Не только Штефани, но и Регина тоже нервничала. Все этим вечером шло вкривь и вкось, но у нее не было ни малейшего представления, что же, собственно, случилось. Она чувствовала только, что власть ускользает от нее, она больше не сияющий центр мира, а только маленький спутник, кружащийся сам по себе вокруг больших событий. Что она сделала не так? Ну ладно, никакая она не интеллектуалка, но у нее есть мозги, она знала это, так говорили все, она была на ты с миром, с тем миром, о котором все сидящие за столом не имеют никакого представления, она знала крутые места в Париже и Нью-Йорке, стоило ей щелкнуть пальцами, как тут же в Милане и Лондоне организовывались светские раунды, она была желанным гостем в мастерских сумасшедших художников и модных кафе, против которых этот вечер – просто показ диафильмов в доме престарелых. Ну? So what?
Регина тяжело дышала, в отчаянии помахивала веером, разгоняя теплый воздух, и поглощала вино большими глотками. Рядом с ней было тесно. Герман и Теофил непроизвольно слегка отодвинулись от соседки. Казалось, она вот-вот полезет через край, как тесто из квашни.
Регина нервничала, никаких сомнений. Но без истерики, которая присуща многим женщинам, а со всей бурлящей в ней жизненной силой, в каждую следующую секунду по-новому определявшей соотношение воздуха и материи. Она обнимала мир, заранее умиротворяя все те сомнения, которые вызывала.
Ага, они общаются без нее. Можно развлекаться и так. Ах, если бы она не затеяла эту дурацкую игру в слова. «Ideas to go» – shit![96] Она попыталась прочесть на лицах оправдательный приговор себе. На коже выступили капельки пота.

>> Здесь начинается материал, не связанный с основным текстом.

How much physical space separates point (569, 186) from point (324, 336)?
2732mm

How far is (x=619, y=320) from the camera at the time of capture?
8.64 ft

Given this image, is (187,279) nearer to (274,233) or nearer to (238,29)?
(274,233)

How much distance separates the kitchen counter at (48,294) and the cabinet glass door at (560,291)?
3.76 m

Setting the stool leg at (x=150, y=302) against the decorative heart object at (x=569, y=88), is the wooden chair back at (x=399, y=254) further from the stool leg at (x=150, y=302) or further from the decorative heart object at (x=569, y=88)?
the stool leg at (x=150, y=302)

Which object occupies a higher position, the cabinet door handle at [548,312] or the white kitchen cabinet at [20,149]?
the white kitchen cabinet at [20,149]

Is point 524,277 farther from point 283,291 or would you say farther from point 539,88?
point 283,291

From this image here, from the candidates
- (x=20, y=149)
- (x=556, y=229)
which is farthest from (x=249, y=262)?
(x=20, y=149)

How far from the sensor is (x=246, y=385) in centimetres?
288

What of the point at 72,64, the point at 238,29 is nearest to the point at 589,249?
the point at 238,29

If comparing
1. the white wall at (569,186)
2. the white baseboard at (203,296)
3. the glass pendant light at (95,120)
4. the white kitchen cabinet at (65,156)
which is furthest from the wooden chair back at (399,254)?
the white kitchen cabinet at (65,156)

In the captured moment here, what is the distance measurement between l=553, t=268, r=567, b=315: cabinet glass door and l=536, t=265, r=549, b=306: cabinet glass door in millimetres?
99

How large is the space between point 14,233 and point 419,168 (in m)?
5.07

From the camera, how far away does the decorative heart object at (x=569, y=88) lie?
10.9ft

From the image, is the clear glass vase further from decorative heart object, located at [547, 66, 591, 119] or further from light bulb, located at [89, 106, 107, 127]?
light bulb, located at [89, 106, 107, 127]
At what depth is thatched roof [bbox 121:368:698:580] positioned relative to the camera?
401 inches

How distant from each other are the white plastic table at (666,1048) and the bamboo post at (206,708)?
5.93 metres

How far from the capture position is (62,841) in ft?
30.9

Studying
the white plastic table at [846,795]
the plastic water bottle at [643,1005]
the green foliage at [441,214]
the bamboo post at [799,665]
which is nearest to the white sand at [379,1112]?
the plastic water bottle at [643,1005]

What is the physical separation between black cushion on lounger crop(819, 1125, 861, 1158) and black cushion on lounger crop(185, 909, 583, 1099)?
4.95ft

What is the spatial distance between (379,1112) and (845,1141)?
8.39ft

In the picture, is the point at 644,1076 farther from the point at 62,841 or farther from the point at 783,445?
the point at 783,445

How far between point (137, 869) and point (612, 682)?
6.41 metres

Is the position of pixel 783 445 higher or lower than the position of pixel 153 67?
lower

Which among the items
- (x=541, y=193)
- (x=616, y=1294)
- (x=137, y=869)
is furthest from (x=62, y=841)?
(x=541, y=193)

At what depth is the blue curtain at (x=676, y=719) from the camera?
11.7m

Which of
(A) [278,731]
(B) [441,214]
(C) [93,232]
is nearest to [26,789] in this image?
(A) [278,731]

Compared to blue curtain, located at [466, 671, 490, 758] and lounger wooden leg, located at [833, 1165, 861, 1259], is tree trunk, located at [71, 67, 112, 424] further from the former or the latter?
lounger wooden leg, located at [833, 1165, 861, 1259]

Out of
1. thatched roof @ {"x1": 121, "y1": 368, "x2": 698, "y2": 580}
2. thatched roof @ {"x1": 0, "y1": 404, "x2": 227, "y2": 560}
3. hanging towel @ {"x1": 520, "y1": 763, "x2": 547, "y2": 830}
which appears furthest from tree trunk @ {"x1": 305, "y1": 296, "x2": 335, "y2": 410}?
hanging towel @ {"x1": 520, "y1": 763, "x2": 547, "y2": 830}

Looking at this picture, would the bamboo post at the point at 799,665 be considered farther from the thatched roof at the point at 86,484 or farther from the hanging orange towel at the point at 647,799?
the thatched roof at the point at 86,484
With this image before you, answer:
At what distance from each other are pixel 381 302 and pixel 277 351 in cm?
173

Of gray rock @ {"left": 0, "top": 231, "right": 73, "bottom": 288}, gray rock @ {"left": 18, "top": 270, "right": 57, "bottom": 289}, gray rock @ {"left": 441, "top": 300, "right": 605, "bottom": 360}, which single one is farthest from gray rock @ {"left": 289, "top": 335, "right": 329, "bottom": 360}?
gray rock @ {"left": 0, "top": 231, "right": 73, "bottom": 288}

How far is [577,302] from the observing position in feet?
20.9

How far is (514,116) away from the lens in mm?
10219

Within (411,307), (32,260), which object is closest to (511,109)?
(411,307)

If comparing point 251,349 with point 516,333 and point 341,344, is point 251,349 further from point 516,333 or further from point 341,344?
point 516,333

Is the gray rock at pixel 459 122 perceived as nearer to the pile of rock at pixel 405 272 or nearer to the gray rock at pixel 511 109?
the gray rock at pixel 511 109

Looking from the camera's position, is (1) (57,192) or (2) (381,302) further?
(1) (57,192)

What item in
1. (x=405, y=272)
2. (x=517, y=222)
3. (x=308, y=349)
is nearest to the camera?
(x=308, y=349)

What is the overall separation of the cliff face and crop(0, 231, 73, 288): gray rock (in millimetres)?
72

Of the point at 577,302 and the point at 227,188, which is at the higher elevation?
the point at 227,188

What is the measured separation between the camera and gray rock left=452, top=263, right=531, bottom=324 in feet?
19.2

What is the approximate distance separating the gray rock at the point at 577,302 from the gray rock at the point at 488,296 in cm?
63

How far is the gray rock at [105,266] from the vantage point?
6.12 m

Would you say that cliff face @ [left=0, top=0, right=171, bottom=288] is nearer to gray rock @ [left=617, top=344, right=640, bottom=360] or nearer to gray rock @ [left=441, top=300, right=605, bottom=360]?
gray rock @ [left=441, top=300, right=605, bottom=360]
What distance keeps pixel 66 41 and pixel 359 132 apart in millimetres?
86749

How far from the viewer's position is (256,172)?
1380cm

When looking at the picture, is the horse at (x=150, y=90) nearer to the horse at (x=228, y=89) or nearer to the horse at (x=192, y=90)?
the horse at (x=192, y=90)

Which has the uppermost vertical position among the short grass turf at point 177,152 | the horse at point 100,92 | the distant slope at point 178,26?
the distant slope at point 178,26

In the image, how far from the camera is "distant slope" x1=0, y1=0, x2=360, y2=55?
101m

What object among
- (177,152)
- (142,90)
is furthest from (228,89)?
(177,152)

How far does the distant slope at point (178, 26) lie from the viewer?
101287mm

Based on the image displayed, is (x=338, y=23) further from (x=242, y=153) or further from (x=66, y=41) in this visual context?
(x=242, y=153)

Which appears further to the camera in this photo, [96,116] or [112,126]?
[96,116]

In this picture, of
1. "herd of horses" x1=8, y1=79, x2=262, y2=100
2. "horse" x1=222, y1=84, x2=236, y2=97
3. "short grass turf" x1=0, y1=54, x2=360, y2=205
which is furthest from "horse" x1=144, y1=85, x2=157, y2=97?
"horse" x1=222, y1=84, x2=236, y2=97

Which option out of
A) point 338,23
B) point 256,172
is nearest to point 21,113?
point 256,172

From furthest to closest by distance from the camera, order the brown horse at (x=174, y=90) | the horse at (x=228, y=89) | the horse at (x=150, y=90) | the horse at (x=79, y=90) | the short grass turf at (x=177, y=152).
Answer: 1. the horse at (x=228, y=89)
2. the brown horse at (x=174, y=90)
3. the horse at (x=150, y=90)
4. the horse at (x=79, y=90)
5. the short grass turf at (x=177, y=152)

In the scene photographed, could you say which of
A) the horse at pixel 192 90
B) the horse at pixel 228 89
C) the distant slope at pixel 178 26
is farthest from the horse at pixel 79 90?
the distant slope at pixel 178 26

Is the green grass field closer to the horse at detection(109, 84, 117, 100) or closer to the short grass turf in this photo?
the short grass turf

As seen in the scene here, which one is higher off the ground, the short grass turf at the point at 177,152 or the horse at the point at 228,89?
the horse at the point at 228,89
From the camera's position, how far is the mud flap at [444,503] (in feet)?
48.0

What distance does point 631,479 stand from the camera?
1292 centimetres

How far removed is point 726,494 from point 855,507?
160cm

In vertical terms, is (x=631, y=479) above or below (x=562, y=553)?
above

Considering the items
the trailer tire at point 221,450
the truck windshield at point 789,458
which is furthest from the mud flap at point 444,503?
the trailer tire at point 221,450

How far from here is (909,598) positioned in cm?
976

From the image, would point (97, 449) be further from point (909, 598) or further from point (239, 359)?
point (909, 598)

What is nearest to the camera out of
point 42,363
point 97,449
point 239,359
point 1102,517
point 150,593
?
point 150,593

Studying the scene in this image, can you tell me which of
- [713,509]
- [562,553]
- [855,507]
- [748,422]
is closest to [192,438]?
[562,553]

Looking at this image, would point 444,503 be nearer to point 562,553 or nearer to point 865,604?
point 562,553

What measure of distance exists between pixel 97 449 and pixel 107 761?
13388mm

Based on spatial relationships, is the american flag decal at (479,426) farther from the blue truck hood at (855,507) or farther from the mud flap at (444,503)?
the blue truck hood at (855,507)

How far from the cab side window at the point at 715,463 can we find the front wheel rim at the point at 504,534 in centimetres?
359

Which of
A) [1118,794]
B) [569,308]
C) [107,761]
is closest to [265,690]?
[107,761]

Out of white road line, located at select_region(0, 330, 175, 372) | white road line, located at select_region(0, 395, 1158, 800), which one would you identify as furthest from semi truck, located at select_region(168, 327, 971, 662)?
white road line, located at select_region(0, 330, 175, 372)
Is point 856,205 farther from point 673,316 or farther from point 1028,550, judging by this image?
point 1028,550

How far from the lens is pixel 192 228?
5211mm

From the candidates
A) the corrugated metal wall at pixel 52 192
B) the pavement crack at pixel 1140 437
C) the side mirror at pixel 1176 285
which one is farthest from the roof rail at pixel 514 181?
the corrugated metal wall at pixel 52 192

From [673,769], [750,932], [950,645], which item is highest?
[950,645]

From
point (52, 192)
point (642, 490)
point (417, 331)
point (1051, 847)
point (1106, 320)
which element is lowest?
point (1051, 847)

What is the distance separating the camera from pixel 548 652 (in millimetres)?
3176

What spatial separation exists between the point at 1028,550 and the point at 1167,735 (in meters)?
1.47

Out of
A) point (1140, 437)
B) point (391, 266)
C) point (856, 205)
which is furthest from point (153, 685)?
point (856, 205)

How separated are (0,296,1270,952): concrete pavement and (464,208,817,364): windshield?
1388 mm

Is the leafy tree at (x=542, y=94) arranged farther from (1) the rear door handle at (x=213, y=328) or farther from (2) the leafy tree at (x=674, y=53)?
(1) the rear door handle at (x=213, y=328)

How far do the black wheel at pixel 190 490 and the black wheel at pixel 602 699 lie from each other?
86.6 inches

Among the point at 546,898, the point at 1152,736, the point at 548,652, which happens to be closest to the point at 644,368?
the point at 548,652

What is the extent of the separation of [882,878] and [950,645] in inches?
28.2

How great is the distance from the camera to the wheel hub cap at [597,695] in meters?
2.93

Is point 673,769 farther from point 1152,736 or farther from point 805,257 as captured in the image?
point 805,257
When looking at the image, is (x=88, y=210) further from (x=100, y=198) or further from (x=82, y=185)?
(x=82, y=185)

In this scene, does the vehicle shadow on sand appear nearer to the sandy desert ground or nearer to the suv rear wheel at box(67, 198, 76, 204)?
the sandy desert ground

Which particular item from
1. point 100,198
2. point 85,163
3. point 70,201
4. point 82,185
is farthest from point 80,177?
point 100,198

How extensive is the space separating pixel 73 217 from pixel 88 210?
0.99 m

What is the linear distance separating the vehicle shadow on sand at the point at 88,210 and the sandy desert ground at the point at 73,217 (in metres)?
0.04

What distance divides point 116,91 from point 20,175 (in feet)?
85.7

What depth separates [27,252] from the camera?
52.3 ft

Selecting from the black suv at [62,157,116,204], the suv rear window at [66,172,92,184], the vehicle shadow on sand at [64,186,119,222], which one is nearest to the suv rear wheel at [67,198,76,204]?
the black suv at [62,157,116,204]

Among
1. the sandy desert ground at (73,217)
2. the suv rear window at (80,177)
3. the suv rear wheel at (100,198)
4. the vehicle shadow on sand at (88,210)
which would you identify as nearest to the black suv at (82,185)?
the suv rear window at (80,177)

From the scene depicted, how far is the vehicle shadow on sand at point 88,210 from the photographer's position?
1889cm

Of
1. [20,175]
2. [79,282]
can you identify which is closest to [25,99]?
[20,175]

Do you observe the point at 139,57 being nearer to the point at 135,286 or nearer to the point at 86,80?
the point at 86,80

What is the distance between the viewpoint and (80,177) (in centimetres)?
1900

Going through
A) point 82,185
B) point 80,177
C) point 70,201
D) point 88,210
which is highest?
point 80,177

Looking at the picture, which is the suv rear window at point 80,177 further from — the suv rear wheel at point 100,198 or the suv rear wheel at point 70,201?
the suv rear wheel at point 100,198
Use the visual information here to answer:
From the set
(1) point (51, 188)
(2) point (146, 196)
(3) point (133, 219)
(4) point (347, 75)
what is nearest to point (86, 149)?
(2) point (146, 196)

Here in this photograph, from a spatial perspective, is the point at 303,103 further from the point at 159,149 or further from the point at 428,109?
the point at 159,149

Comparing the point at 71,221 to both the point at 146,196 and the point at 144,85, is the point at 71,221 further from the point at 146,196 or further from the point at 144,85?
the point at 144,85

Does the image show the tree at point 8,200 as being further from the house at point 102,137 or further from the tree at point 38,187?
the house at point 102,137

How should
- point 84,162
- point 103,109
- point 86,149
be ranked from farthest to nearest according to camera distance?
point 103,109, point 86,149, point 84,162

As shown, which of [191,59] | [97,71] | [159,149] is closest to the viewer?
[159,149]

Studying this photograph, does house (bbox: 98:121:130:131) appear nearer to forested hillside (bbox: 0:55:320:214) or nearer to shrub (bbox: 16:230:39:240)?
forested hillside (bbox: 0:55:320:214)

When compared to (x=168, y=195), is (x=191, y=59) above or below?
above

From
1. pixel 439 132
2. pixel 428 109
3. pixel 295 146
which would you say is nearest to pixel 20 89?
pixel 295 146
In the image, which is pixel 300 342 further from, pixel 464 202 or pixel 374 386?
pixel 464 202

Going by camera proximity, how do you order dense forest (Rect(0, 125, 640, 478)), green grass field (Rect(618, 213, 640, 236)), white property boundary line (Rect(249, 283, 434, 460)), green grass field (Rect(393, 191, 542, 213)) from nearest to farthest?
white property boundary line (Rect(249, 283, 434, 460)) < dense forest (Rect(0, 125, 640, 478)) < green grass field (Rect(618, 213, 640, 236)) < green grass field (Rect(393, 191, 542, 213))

Герман с интересом наблюдал растущее беспокойство рядом с собой, и, хотя физически это ему было неприятно, он милосердно попытался остудить Регину скучным пересказом каких-то галерейных историй. Теофил задумчиво уставился на них, неожиданно обнаружив, что эти двое очень трогательны. Как старая супружеская пара.
Между тем Себастьян Тин вновь завладел рукой Сибиллы и больше с ней не расставался.
– Ну, детка, как долго мы еще будем есть шоколад, наслаждаясь сладостью и горечью только в кулинарном смысле? – Он шел ва-банк, пытался изобразить прожженного обольстителя.
– В шоколаде есть нечто трансцендентное, – с упрямством заявила Сибилла, хоть и осознавала, что это глупость.
– Ах да, трансцендентность, милая барышня. – С этими словами Себастьян придвинулся к ней так близко, что ясно видел пушок на ее шее, каждый волосок. – Но иногда нужно возвращаться и на землю.
– Не знаю.
Сибилла вдруг поняла, что не уверена, действительно ли она хочет того, что обещал ей этот флирт. Она обхватила руками бокал.
– Когда я вижу себя на сцене моих страстей, то понимаю: сначала оказываешься в раю, тебе поют ангелы, а потом раз – и жесткая посадка на краю постели…
Себастьян сжал ее руку.
– Но и царствие небесное иногда тяжелее земного существования, – промурлыкал он, и Сибилла с неудовольствием ощутила, что эта мысль ей понравилась.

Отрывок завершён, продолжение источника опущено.